Fixing minor issues in bilingual and monolingual dictionaries.
Perform testvoc/ corpus test
Week 6:
Start working on CG and disambiguation
Week 7:
Continue with the disambiguation tests and its solutions
Week 8:
Test translations, make some improvements, fix some bugs and prepare for the evaluation
Deliverable 2: Provide coherent translation between the language pairs
Third Phase
Week 9:
Expand bilingual dictionaries and work on disambiguation rules
Week 10:
Testvoc and some improvements, More work on the transfer rules
Week 11:
Test with regular conversations plus text from newspapers or magazines
Week 12:
Write documentation, complete testing and fixing bugs
Final Evaluation
==Coding Challenge==
All the work has been saved in the GitHub repo: https://github.com/srj31/apertium-ben-hin
I have also stored the story’s translation in Bengali and Hindi post-edited.
Initially the pair did not have much in the bilingual dictionary. After learning through the resources available on the apertium wiki and by testing out the bn-en pair I started working on this pair.
Statistics about input files
Number of words in reference: 503 Number of words in test: 388 Number of unknown words (marked with a star) in test: 70 Percentage of unknown words: 18.04 %
Results when removing unknown-word marks (stars)
Edit distance: 380 Word error rate (WER): 75.55 % Number of position-independent correct words: 145 Position-independent word error rate (PER): 71.17 %
Results when unknown-word marks (stars) are not removed
Edit distance: 389 Word Error Rate (WER): 77.34 % Number of position-independent correct words: 136 Position-independent word error rate (PER): 72.96 %
Statistics about the translation of unknown words
Number of unknown words which were free rides: 9 Percentage of unknown words that were free rides: 12.86 %
'Work Done':
Added entries to the bilingual dictionaries
Added certain words to the monolingual dictionaries as well
Started working with the transfer rules
'Issues pending':
Translating from bengali to hindi requires genitive pronouns to agree with the gender
Negation marker is not handled
Skill
'Ongoing major' : Bachelors in Mathematics and Computing
'Relevant technical skills' : Python(Advanced), XML(Intermediate), C++(Advanced), Java(intermediate)

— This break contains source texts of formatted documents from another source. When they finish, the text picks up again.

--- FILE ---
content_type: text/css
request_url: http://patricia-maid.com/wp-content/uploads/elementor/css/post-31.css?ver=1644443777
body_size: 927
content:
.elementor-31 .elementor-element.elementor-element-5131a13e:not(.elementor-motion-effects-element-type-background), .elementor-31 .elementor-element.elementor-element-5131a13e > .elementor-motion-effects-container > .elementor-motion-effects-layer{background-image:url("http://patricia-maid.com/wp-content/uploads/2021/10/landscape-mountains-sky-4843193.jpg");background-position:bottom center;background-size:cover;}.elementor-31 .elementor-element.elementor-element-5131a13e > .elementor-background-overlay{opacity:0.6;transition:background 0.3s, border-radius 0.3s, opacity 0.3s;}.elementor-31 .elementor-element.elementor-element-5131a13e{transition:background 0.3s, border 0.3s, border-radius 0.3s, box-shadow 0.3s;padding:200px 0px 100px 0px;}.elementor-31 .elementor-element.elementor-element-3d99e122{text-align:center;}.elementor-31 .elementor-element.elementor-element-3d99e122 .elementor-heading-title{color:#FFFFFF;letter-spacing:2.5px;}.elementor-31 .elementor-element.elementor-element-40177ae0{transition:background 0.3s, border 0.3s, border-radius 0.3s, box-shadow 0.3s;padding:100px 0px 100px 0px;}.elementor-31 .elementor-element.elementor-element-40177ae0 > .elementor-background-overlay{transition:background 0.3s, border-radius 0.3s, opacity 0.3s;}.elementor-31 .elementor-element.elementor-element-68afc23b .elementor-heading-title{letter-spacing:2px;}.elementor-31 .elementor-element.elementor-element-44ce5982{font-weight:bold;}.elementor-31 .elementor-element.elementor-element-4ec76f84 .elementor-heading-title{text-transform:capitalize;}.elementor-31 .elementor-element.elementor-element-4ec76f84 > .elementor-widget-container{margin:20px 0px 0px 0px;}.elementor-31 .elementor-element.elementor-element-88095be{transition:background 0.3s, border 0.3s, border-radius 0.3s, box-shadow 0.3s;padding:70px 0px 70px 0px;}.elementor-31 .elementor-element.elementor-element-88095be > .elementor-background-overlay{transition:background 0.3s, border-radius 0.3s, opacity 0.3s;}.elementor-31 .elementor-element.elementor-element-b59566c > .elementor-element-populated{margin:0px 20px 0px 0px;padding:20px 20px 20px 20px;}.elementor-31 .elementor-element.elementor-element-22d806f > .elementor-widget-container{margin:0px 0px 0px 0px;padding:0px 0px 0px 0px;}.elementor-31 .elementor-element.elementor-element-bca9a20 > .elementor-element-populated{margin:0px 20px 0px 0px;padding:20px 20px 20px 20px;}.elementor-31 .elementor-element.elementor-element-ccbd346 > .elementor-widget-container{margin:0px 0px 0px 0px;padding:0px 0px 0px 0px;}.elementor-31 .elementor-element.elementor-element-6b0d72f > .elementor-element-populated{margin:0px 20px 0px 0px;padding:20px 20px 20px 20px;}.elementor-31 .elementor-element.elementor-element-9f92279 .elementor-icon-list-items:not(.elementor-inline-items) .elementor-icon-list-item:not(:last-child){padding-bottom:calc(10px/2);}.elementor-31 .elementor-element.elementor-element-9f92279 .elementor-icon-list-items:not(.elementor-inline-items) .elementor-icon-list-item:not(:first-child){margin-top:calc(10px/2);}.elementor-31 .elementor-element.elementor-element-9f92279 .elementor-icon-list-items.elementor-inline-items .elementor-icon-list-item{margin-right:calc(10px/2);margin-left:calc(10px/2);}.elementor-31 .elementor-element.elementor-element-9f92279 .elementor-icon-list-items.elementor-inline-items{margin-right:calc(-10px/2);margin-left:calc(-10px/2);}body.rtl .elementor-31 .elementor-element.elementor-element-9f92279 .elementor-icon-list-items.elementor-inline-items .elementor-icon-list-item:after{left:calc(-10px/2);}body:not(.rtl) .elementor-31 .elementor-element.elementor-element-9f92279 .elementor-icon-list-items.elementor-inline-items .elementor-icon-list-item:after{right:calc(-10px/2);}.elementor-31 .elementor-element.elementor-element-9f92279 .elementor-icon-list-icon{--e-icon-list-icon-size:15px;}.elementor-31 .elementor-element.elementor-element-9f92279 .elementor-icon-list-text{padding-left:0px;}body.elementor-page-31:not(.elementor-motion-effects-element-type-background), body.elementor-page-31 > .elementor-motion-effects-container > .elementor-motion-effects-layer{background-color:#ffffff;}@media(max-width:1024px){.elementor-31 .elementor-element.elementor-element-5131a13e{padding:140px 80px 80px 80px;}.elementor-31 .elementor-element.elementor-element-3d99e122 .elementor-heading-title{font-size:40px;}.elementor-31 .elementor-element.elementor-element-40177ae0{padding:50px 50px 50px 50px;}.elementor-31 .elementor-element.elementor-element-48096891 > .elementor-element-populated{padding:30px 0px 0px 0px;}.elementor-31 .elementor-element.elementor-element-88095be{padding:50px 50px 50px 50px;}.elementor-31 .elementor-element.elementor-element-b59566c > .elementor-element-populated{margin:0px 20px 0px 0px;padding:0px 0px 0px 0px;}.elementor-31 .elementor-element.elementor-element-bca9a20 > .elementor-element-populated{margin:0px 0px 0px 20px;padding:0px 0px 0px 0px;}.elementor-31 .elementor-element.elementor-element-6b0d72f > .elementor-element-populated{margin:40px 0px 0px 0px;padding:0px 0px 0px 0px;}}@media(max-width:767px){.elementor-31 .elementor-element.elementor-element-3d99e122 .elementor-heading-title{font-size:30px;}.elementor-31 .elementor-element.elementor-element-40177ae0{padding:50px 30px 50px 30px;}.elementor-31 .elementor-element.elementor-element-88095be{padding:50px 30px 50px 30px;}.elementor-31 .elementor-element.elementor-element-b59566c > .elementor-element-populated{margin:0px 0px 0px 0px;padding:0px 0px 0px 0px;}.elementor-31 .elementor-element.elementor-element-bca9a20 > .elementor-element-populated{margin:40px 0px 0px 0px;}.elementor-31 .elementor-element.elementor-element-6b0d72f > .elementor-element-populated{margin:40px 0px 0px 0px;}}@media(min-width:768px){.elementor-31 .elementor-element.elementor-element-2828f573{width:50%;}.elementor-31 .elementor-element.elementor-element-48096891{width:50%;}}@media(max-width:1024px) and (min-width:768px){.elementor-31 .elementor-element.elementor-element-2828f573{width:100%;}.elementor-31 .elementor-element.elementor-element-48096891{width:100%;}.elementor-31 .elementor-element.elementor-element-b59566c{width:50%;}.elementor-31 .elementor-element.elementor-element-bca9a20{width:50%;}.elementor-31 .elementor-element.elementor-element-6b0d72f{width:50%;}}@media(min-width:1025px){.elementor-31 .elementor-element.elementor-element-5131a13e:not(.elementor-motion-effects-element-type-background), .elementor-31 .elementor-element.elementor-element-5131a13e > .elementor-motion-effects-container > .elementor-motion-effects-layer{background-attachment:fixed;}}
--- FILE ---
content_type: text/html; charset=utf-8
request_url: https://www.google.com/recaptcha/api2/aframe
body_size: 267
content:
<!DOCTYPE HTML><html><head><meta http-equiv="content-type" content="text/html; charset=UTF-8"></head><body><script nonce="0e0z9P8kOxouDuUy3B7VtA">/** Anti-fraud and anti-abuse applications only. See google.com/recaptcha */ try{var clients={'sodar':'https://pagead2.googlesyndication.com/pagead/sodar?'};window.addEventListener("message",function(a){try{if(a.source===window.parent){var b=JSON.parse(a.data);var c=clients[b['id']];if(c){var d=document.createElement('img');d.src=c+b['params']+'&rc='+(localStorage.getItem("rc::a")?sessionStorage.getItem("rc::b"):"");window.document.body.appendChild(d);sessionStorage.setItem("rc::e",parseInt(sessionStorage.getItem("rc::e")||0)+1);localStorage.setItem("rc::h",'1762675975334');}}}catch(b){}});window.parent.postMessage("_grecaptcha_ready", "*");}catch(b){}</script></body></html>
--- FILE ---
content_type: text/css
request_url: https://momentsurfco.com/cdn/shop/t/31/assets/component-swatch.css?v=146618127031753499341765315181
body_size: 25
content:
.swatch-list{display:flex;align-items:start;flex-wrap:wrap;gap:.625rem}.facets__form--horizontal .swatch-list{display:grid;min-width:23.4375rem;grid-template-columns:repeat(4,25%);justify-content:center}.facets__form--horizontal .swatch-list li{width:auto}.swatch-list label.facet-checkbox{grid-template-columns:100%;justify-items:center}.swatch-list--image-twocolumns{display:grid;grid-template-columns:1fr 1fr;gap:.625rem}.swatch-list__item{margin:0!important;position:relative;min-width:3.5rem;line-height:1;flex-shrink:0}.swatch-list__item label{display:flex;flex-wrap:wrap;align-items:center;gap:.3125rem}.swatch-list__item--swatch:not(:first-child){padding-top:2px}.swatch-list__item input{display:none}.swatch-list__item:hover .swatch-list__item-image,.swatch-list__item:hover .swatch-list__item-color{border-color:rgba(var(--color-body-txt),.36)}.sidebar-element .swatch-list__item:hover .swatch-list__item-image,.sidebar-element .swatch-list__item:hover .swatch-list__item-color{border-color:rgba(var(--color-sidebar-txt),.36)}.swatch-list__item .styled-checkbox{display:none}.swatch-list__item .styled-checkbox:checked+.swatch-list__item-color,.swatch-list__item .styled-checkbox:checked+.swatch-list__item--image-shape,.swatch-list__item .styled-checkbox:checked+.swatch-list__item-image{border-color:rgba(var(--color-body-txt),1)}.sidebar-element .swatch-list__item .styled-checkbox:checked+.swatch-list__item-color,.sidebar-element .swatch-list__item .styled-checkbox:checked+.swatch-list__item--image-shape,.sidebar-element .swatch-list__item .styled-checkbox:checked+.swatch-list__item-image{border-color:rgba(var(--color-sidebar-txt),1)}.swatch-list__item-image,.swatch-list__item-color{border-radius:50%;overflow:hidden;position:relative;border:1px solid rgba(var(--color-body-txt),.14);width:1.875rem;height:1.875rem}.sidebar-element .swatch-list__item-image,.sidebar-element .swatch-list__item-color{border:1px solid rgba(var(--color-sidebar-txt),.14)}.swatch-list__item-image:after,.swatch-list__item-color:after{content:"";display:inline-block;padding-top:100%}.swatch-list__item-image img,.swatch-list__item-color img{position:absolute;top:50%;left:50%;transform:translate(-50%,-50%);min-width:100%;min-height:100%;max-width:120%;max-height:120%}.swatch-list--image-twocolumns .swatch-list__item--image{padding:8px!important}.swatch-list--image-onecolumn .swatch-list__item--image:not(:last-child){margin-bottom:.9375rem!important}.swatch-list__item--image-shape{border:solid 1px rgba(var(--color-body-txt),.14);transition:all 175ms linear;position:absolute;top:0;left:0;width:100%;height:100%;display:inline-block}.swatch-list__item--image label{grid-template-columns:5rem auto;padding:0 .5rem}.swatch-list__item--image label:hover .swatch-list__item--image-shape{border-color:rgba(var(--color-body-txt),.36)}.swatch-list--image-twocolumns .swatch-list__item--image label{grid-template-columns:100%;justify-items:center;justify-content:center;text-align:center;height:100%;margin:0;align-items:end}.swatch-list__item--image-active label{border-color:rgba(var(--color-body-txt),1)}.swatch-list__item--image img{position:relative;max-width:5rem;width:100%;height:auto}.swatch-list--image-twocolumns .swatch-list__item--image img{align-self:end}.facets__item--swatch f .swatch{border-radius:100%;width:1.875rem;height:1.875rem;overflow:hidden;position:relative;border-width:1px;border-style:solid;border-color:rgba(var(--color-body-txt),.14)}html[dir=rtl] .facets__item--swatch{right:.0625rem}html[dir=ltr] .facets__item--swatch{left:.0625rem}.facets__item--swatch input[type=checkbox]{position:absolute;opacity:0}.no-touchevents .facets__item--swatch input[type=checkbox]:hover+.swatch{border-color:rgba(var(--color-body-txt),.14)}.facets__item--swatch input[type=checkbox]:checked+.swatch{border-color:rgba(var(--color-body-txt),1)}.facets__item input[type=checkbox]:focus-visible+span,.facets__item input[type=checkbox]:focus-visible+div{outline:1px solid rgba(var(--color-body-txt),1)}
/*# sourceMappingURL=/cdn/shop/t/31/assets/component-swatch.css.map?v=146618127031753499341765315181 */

'Languages' : Hindi(native), English(Advanced), Bengali(Advanced),
'Experience :'
I have studied many languages and linguistics in general during my preparation for the International Linguistics Olympiad 2019 and while creating and testing problems for the National Linguistic Olympiad , which has allowed me to formalise rules which are followed while translating from one language to another. I have done online courses on NLP on the online platform coursera and am proficient in Data Structures and Algorithms, through competitive programming.
Non Summer of Code plans
Though I have no plans other than Summer of Code, in the light of the Corona emergency, colleges might have to postpone our major examinations(still tentative), thus I will only be able to give 20hrs/week, and this should last 1 week or 2 weeks of the first phase. After which I will be having a summer break, during which I can work for 40+hrs/week.